**Problem:**
Every line below is to be quoted exactly, with nothing added or dropped.

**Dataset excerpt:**
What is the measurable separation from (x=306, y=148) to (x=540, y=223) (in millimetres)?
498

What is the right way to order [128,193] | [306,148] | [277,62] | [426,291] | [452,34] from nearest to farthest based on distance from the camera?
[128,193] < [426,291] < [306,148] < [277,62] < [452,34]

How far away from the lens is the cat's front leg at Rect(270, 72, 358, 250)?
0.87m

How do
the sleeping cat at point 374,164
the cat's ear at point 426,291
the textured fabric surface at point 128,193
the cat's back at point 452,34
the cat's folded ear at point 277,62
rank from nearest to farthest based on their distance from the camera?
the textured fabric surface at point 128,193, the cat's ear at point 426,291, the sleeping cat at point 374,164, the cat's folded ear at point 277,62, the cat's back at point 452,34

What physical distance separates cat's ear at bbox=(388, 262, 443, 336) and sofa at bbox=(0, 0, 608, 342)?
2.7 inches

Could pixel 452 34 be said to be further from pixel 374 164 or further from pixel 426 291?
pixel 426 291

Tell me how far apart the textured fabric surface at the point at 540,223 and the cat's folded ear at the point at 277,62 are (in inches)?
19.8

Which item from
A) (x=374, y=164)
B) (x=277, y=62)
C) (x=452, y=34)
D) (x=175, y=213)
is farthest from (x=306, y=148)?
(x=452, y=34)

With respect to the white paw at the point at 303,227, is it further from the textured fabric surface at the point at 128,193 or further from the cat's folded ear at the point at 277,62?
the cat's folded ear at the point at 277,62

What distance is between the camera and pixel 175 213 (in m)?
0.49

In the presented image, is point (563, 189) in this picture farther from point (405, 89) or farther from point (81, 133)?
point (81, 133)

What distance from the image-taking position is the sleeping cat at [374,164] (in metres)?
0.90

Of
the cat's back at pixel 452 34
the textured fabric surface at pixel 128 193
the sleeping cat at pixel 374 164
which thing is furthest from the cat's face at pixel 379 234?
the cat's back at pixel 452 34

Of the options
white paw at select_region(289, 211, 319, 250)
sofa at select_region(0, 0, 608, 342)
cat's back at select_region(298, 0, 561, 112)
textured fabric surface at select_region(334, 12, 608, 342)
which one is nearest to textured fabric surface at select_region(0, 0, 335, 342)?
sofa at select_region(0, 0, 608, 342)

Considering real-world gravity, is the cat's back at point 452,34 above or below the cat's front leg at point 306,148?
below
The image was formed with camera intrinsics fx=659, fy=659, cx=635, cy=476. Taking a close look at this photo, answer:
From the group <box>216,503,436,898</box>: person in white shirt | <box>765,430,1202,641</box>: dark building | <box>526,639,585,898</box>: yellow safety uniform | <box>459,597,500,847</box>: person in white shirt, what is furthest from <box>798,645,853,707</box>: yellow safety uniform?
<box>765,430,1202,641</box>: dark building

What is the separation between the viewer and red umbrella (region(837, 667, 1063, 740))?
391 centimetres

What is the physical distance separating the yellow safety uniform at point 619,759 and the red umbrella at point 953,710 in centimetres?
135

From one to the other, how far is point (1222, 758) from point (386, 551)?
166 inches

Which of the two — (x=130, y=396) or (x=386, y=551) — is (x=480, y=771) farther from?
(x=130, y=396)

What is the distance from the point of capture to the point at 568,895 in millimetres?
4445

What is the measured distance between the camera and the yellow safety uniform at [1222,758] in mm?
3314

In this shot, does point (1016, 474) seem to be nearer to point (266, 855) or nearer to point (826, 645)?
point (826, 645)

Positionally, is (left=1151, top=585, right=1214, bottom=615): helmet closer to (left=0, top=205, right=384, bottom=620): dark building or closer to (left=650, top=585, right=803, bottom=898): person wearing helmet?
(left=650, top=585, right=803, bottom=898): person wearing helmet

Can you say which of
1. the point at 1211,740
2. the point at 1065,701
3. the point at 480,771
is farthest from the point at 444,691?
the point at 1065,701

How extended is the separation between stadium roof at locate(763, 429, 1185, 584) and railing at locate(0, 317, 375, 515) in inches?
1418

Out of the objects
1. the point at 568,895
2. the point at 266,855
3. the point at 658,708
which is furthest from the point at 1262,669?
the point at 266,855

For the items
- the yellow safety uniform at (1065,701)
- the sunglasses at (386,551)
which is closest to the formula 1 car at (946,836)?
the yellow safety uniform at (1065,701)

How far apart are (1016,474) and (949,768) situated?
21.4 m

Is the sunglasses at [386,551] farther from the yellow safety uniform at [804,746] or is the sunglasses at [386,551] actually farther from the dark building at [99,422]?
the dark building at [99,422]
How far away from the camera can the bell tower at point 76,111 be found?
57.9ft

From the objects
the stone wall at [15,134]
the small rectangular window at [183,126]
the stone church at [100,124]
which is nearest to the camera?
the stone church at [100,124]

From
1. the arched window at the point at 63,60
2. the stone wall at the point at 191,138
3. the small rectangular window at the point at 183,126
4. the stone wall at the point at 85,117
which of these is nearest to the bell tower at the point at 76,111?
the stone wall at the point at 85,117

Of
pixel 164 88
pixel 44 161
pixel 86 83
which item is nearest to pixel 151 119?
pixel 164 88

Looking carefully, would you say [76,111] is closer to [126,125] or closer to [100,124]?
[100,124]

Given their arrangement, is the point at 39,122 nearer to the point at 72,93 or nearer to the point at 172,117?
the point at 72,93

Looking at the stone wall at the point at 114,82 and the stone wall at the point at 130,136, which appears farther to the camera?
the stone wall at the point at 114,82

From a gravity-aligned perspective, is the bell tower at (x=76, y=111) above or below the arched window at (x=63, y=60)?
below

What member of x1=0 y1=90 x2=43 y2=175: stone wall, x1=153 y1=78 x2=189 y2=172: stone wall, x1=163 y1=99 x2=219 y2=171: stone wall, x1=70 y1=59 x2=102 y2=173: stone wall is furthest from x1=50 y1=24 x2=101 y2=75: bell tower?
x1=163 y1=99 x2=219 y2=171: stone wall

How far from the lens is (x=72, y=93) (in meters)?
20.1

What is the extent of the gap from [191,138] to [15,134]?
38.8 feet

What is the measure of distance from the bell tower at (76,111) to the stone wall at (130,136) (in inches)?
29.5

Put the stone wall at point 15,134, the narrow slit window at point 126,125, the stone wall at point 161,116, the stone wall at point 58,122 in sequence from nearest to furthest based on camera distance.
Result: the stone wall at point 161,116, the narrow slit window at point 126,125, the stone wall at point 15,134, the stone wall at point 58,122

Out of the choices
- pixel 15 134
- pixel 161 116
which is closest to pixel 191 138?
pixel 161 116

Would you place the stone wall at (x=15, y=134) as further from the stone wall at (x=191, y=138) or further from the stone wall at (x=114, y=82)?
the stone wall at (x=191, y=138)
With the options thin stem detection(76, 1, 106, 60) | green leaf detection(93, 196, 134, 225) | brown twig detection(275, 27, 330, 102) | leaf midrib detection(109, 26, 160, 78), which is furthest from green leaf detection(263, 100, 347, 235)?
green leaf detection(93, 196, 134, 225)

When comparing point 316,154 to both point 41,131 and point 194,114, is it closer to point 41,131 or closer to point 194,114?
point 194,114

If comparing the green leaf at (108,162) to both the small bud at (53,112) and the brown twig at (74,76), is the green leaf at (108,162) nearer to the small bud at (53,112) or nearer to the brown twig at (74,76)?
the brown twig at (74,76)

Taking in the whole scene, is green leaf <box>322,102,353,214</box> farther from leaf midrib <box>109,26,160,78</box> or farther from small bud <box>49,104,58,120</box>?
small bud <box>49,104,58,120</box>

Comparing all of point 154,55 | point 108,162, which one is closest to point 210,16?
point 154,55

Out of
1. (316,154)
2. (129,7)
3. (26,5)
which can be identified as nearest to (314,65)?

**Response to the exercise:**
What is the measurable separation from (x=306, y=148) to (x=540, y=223) (in millimetres)?
498

What is the right way to order [128,193] | [306,148] | [277,62] | [426,291] | [452,34] from nearest to farthest based on distance from the camera?
[128,193] < [426,291] < [306,148] < [277,62] < [452,34]

How far away from the lens is the cat's front leg at Rect(270, 72, 358, 250)?
0.87m

How do
the sleeping cat at point 374,164
the cat's ear at point 426,291
the textured fabric surface at point 128,193
the cat's back at point 452,34
the cat's folded ear at point 277,62
rank from nearest to farthest based on their distance from the camera?
the textured fabric surface at point 128,193, the cat's ear at point 426,291, the sleeping cat at point 374,164, the cat's folded ear at point 277,62, the cat's back at point 452,34

What physical distance separates cat's ear at bbox=(388, 262, 443, 336) and sofa at bbox=(0, 0, 608, 342)?
2.7 inches

Could pixel 452 34 be said to be further from pixel 374 164 or further from pixel 426 291?
pixel 426 291

Tell me how far apart the textured fabric surface at the point at 540,223 and the cat's folded ear at the point at 277,62 are (in inches)?
19.8

Which item from
A) (x=374, y=164)
B) (x=277, y=62)
C) (x=452, y=34)
D) (x=175, y=213)
is farthest from (x=306, y=148)?
(x=452, y=34)

With respect to the white paw at the point at 303,227, is it further from the textured fabric surface at the point at 128,193 or further from the cat's folded ear at the point at 277,62?
the cat's folded ear at the point at 277,62

What distance is between the camera and pixel 175 213 (in m)?
0.49

In the presented image, is point (563, 189) in this picture farther from point (405, 89) or farther from point (81, 133)?
point (81, 133)

What distance from the image-taking position is the sleeping cat at [374,164] (in metres)?
0.90

Of
the cat's back at pixel 452 34
the textured fabric surface at pixel 128 193
the sleeping cat at pixel 374 164
which thing is furthest from the cat's face at pixel 379 234?
the cat's back at pixel 452 34

Of the options
white paw at select_region(289, 211, 319, 250)
sofa at select_region(0, 0, 608, 342)
cat's back at select_region(298, 0, 561, 112)
textured fabric surface at select_region(334, 12, 608, 342)
which one is nearest to textured fabric surface at select_region(0, 0, 335, 342)?
sofa at select_region(0, 0, 608, 342)

Considering real-world gravity, is the cat's back at point 452,34 above or below the cat's front leg at point 306,148?
below
The image was formed with camera intrinsics fx=659, fy=659, cx=635, cy=476. Taking a close look at this photo, answer:
From the group <box>216,503,436,898</box>: person in white shirt | <box>765,430,1202,641</box>: dark building | <box>526,639,585,898</box>: yellow safety uniform | <box>459,597,500,847</box>: person in white shirt, what is furthest from <box>798,645,853,707</box>: yellow safety uniform?
<box>765,430,1202,641</box>: dark building

What is the separation between the viewer and red umbrella (region(837, 667, 1063, 740))?
391 centimetres

What is the physical distance separating the yellow safety uniform at point 619,759 and the red umbrella at point 953,710 in centimetres?
135

From one to the other, how far is point (1222, 758) from point (386, 551)?
166 inches

Which of the two — (x=130, y=396) or (x=386, y=551) — is (x=480, y=771) farther from?
(x=130, y=396)

What is the distance from the point of capture to the point at 568,895 in millimetres?
4445

What is the measured distance between the camera and the yellow safety uniform at [1222,758] in mm?
3314

In this shot, does point (1016, 474) seem to be nearer to point (266, 855) or nearer to point (826, 645)?
point (826, 645)

Positionally, is (left=1151, top=585, right=1214, bottom=615): helmet closer to (left=0, top=205, right=384, bottom=620): dark building or closer to (left=650, top=585, right=803, bottom=898): person wearing helmet?
(left=650, top=585, right=803, bottom=898): person wearing helmet

Can you say which of
1. the point at 1211,740
2. the point at 1065,701
3. the point at 480,771
is farthest from the point at 444,691?
the point at 1065,701

How extended is the separation between stadium roof at locate(763, 429, 1185, 584) and railing at locate(0, 317, 375, 515) in inches?
1418

Out of the objects
1. the point at 568,895
2. the point at 266,855
3. the point at 658,708
which is furthest from the point at 1262,669?
the point at 266,855

For the items
- the yellow safety uniform at (1065,701)
- the sunglasses at (386,551)
which is closest to the formula 1 car at (946,836)?
the yellow safety uniform at (1065,701)

How far apart are (1016,474) and (949,768) situated?
21.4 m

Is the sunglasses at [386,551] farther from the yellow safety uniform at [804,746] or is the sunglasses at [386,551] actually farther from the dark building at [99,422]?
the dark building at [99,422]
How far away from the camera can the bell tower at point 76,111 be found?
57.9ft

From the objects
the stone wall at [15,134]
the small rectangular window at [183,126]
the stone church at [100,124]
which is nearest to the camera?
the stone church at [100,124]

From
1. the arched window at the point at 63,60
2. the stone wall at the point at 191,138
3. the small rectangular window at the point at 183,126
4. the stone wall at the point at 85,117
which of these is nearest to the bell tower at the point at 76,111?
the stone wall at the point at 85,117

Of
pixel 164 88
pixel 44 161
pixel 86 83
which item is nearest to pixel 151 119?
pixel 164 88

Looking carefully, would you say [76,111] is closer to [126,125] or closer to [100,124]?
[100,124]

Given their arrangement, is the point at 39,122 nearer to the point at 72,93 or nearer to the point at 172,117?
the point at 72,93

Looking at the stone wall at the point at 114,82 and the stone wall at the point at 130,136, which appears farther to the camera?
the stone wall at the point at 114,82

From a gravity-aligned perspective, is the bell tower at (x=76, y=111) above or below the arched window at (x=63, y=60)?
below

What member of x1=0 y1=90 x2=43 y2=175: stone wall, x1=153 y1=78 x2=189 y2=172: stone wall, x1=163 y1=99 x2=219 y2=171: stone wall, x1=70 y1=59 x2=102 y2=173: stone wall is furthest from x1=50 y1=24 x2=101 y2=75: bell tower?
x1=163 y1=99 x2=219 y2=171: stone wall

How far from the lens is (x=72, y=93) (in meters)?
20.1

What is the extent of the gap from [191,138] to [15,134]?
38.8 feet

What is the measure of distance from the bell tower at (76,111) to the stone wall at (130,136) (in inches)?
29.5

Put the stone wall at point 15,134, the narrow slit window at point 126,125, the stone wall at point 161,116, the stone wall at point 58,122 in sequence from nearest to furthest based on camera distance.
Result: the stone wall at point 161,116, the narrow slit window at point 126,125, the stone wall at point 15,134, the stone wall at point 58,122

Out of the choices
- pixel 15 134
- pixel 161 116
which is closest to pixel 191 138?
pixel 161 116

Would you place the stone wall at (x=15, y=134) as further from the stone wall at (x=191, y=138) or further from the stone wall at (x=114, y=82)?
the stone wall at (x=191, y=138)
With the options thin stem detection(76, 1, 106, 60) | green leaf detection(93, 196, 134, 225) | brown twig detection(275, 27, 330, 102) | leaf midrib detection(109, 26, 160, 78), which is furthest from green leaf detection(263, 100, 347, 235)?
green leaf detection(93, 196, 134, 225)

When comparing point 316,154 to both point 41,131 and point 194,114, is it closer to point 41,131 or closer to point 194,114?
point 194,114

If comparing the green leaf at (108,162) to both the small bud at (53,112) and the brown twig at (74,76), is the green leaf at (108,162) nearer to the small bud at (53,112) or nearer to the brown twig at (74,76)?
the brown twig at (74,76)

Taking in the whole scene, is green leaf <box>322,102,353,214</box> farther from leaf midrib <box>109,26,160,78</box> or farther from small bud <box>49,104,58,120</box>?
small bud <box>49,104,58,120</box>

Comparing all of point 154,55 | point 108,162, which one is closest to point 210,16?
point 154,55

Out of
1. (316,154)
2. (129,7)
3. (26,5)
which can be identified as nearest to (314,65)?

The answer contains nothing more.